Mr Aldous says in the survey report: “The UK is currently operating with one hand tied behind its back as the majority of European countries have more competitive rates.

“The economic case for a cut in tourism VAT, using the Treasury’s own model, has been proved and I urge the Government to consider carefully the compelling case which has been made.”

The call for a cut in VAT for UK tourism businesses has become all the more urgent as a result of the current weakness of the euro against the pound and the Government’s decision to abolish Air Passenger Duty for children travelling abroad from May, both of which will make foreign holidays cheaper for Britons.

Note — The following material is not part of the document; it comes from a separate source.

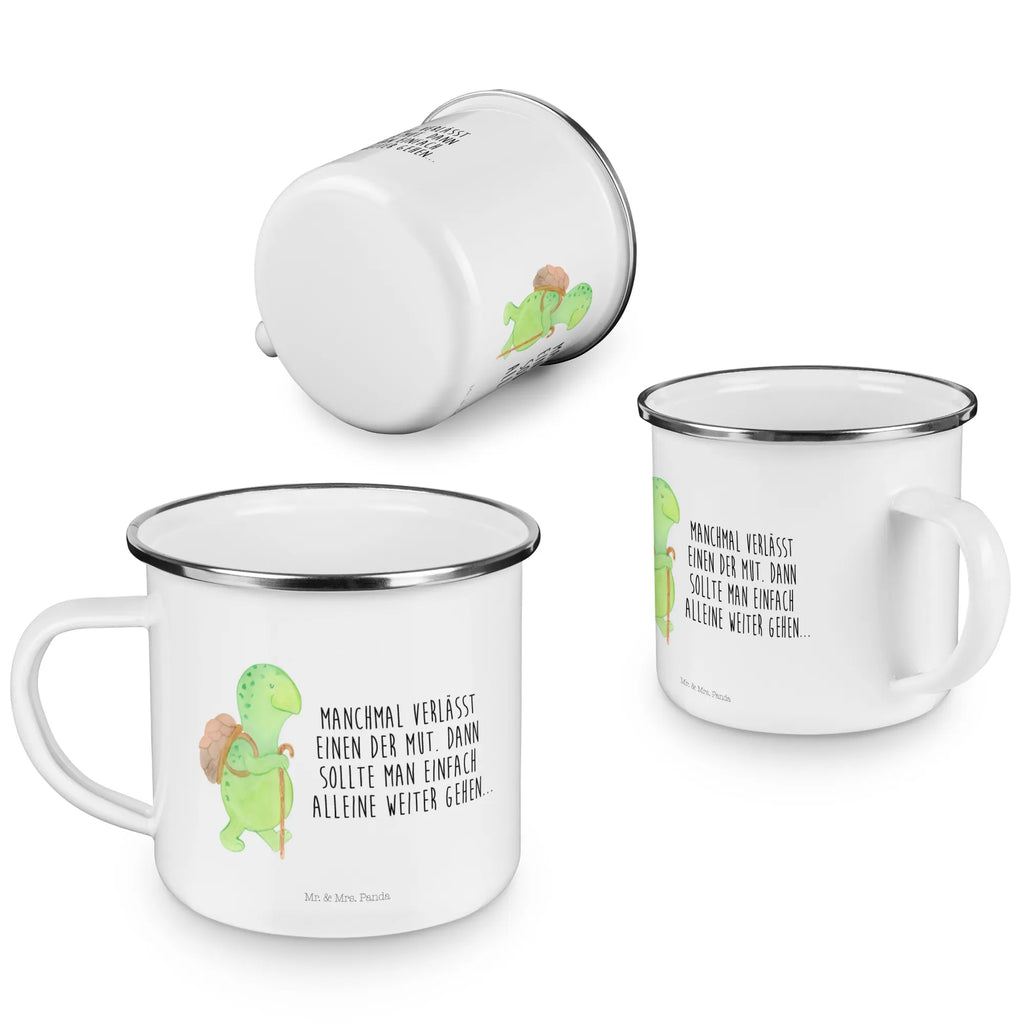 Enamel camping mug tortoise walker Campingtasse, Kaffeebecher, blechbecher, Teebecher, wandertasse, Kaffeetasse, Reisebecher, becher emaille, Becher, Teetasse, Blechtasse, Metalltasse, Emaille Becher, Tasse Emaille, Tasse, Emailletasse, wanderbecher, emaillebecher, Trinkbecher, Pott, Emaille Tasse, reisetasse, metallbecher, Campingbecher, Schildkröte, Motivationssprüche, Neuanfang, Motivation, Motivationsspruch, Schildkröten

Nearly three quarters (72%) of tourism-based firms reponding to Larking Gowen’s survey believe VAT on tourism and leisure-related activity should be reduced, with only 10% opposed to such a move.

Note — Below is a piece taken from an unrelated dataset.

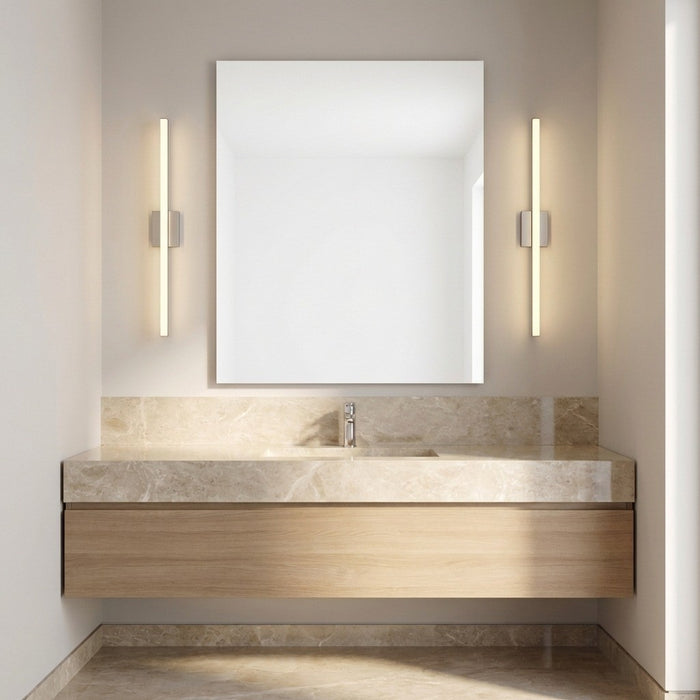 Myhouse Lighting Generation Lighting - GLV1711BN-L - LED Vanity - Marque - Brushed Nickel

Of those supporting a reduction, nearly nine out of 10 (88%) believe the rate should be cut to either 5% or 10%, although more than two thirds (69%) do not expect it to be reduced to less than 15%.

The annual survey, which has been extended this year to cover Essex as well as Suffolk and Norfolk, shows the region’s tourism sector to be in confident mood, with two thirds (66%) of firms having seen an increase in turnover last year and a similar number (68%), expecting growth this year.

More than half of firms (55%) also reported an increase in profit during 2014 with slightly more (59%) expecting an improvement this year.

The sense of optimism also extends to job creation, with 22% of tourism firms in Suffolk expecting to increase their staff numbers this year, 21% in Essex and 17% in Norfolk, with only 3% in Suffolk and Norfolk expecting to cut numbers and none at all in Essex.

The lack of support among MPs for a cut in VAT is perhaps reflected in a wider scepticism concerning political support for the tourism and leisure industry.

Asked which party was most supportive of the sector in the region, nearly six out of 10 firms (59%) replied “None.” The Conservatives achieved the next highest score (27%), followed by the Liberal Democrats (5%), the Green Party (4%), Labour (3%) and UKIP (2%).